- What to do: Pictures stay out; everything else in the listing below is to be restated word for word.
========
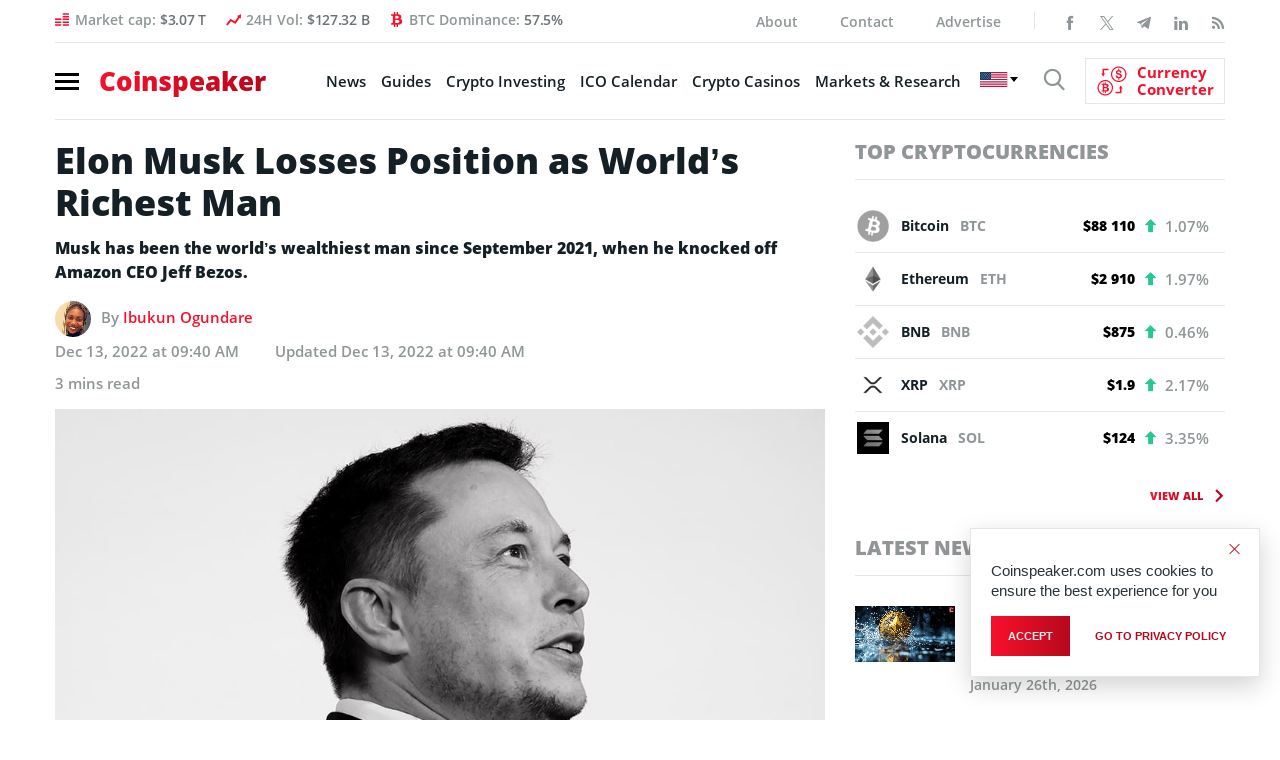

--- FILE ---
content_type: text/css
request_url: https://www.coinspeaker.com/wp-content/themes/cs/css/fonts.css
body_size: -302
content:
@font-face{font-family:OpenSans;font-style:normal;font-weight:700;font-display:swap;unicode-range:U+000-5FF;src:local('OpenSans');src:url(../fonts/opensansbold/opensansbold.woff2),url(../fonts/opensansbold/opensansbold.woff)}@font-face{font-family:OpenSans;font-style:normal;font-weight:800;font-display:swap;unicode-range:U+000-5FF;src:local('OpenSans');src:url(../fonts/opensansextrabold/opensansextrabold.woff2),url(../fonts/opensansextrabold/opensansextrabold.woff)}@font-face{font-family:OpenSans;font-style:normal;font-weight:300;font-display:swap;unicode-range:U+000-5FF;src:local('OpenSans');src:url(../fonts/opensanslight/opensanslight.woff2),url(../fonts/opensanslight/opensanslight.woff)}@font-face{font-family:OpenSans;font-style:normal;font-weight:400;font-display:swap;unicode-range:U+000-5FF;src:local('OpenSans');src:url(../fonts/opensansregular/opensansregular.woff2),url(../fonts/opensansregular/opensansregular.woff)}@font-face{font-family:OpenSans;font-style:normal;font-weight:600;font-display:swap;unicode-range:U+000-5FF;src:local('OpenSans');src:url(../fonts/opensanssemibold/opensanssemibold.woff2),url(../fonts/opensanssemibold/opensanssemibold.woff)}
========
- Exercise result:
--- FILE ---
content_type: text/css
request_url: https://www.coinspeaker.com/wp-content/themes/cs/css/fonts.css
body_size: -302
content:
@font-face{font-family:OpenSans;font-style:normal;font-weight:700;font-display:swap;unicode-range:U+000-5FF;src:local('OpenSans');src:url(../fonts/opensansbold/opensansbold.woff2),url(../fonts/opensansbold/opensansbold.woff)}@font-face{font-family:OpenSans;font-style:normal;font-weight:800;font-display:swap;unicode-range:U+000-5FF;src:local('OpenSans');src:url(../fonts/opensansextrabold/opensansextrabold.woff2),url(../fonts/opensansextrabold/opensansextrabold.woff)}@font-face{font-family:OpenSans;font-style:normal;font-weight:300;font-display:swap;unicode-range:U+000-5FF;src:local('OpenSans');src:url(../fonts/opensanslight/opensanslight.woff2),url(../fonts/opensanslight/opensanslight.woff)}@font-face{font-family:OpenSans;font-style:normal;font-weight:400;font-display:swap;unicode-range:U+000-5FF;src:local('OpenSans');src:url(../fonts/opensansregular/opensansregular.woff2),url(../fonts/opensansregular/opensansregular.woff)}@font-face{font-family:OpenSans;font-style:normal;font-weight:600;font-display:swap;unicode-range:U+000-5FF;src:local('OpenSans');src:url(../fonts/opensanssemibold/opensanssemibold.woff2),url(../fonts/opensanssemibold/opensanssemibold.woff)}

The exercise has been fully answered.